Let us look at a writer, sheikh Rifa’a Rafe’ Tahtawi (1801-1873) who is representative of his era [4]. He is an Azharian who lived in Paris for five years, acting as the imam of the students sent there by Mohammed Ali. Upon returning to Cairo, he headed the bureau of translation and he himself translated some twenty volumes from French. He clearly showed liberalism in his handling of juridical and political authorities, though they remained Islamic. He supported a sovereign who honored justice in the exercise of absolute power; he felt true empathy for the “protected minorities” (the Jewish and Christian dhimmis). He legitimized borrowings from foreign juridical systems, and recommended their integration into the body of the Sharia if general welfare demands it. This frame of mind was invaluable for the evolution of law.

The sheikh, however, remained pre-modern in his approach to European culture. He did not succeed in avoiding confusion and clearly prioritizing his documents, unable to distinguish between those works that were foundational and those that were adventitious. He was unable to discriminate between the different levels of texts: he privileged school manuals, and did not know that these were — like encyclopedias — an ersatz for science. In short, he gave the impression of being in a hurry, and of believing that a compendium is enough to master this or that art or technique. It is clear that he could not imagine the hard labor demanded by the incessant to-and-fro between fundamental research and applied science. [5]

With this remark I want to make explicit a symptom of the failure of Europeanization, even in its later phases, with authors we have already met, such as Abd ar-Raziq (in whom we noted a superficial knowledge of Hobbes and Locke through the use of school textbooks). Even if one invokes Taha Husayn, the most prestigious of “Occidentalists,” one may judge that to the very end of his career (in the seventies) he remained, as historian of literature, the pupil if not the disciple of Gustave Lanson, and as chronicler and critic, at best an imitator of Sainte-Beuve. He revealed himself as being a follower of older models and not as initiator opening a path in solitude. He never became an innovator who participates in the adventure of his contemporaries and works for the conquest of new terrain that would be hospitable to thought and word.

[1] But we must remember that the Crusades were preceded by the loss of Sicily (1063) and the fall of Toledo (1085).

[2] Djebbar, Une histoire de la science arabe, 56.
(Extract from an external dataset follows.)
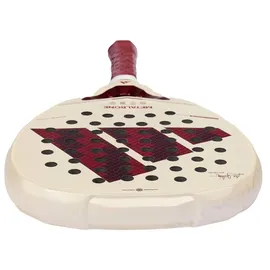 adidas Padel Metalbone Reserve Edt 2026 Padelschläger - Anthracite / Silver - 360-375 gr
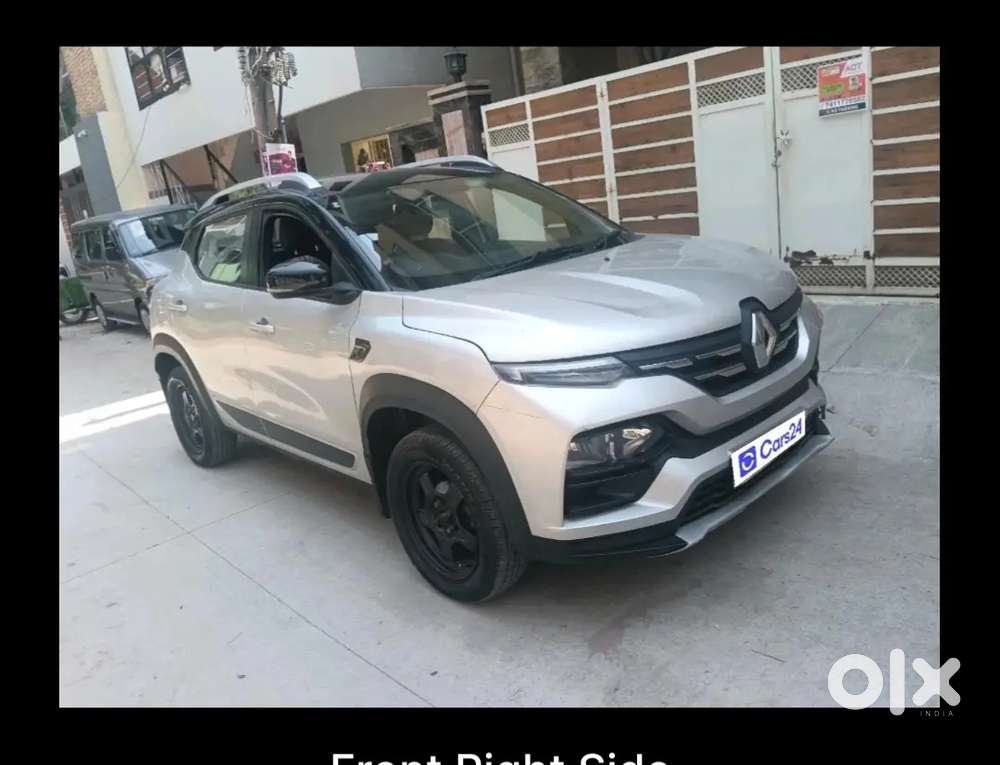 Second Hand Car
[3] In Japnase, the character Mei means “clear,” and Ji means “reign.” The two characters together give the image of a “clear reign,” or in French, “gouvernement éclairé,” an enlightened government. The victory of Japan over Russia in 1905 was perceived in Egypt as the sign that an oriental country can succeed in the double perspective corresponding to the program of the nationalists: to fight against the domination of Europe while at the same time adopting its civilization. For an Egyptian nationalist’s view on renovated Japan, see Mustafa Kamil book ash-Shams al-Mushriqa (“The sun that illuminates”) (Cairo,1906).
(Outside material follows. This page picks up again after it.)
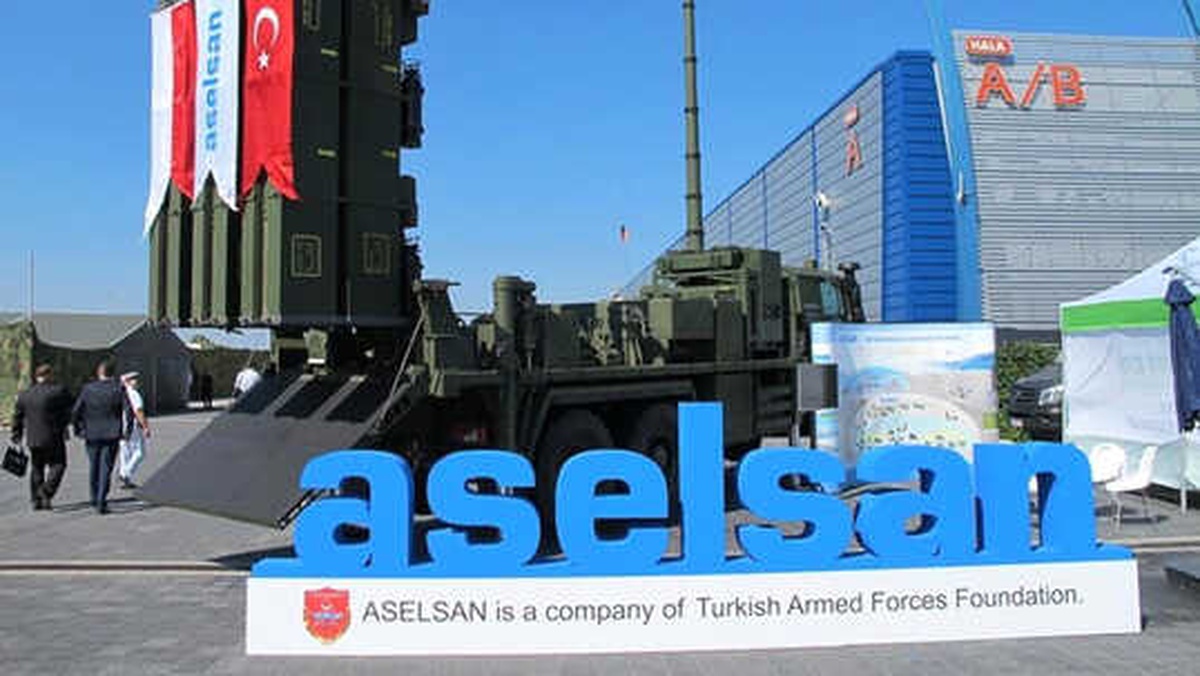 Aselsan Büyümede Rekor Kırdı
[4]  Translator’s note: see here & here

[5] Rifa’ah al-Tahtawi gives the eclectic list of his readings during his Parisian sojourn in his book translated as L’or de Paris, trans. Anouar Louca ( Paris, Sindbad, 1988) p. 224 ff; also available in English as An Imam in Paris : al-Tahtawi’s visit to France (1826-31) / Rifa‘ah al-Tahtawi;  translated byDaniel L Newman (London : Saqi, 2002). In his introduction the French translator recalls that al-Tahtawi’s assiduously read the Aperçu historique sur les moeurs et coutumes des nations, whose author was a certain Depping. It is in fact an installment of the Encyclopédie portative ou Résumé universel des sciences, des letters et des arts. One can see toward what illusory knowledge such reading can lead; how can such minor, concise, schematic publications lead him “by the shortest roads to the discovery of unsuspected societies,” as his translator claims?

[6] Ali ‘Abd ar-Raziq, Al-Islam wa uçul al-Hukm.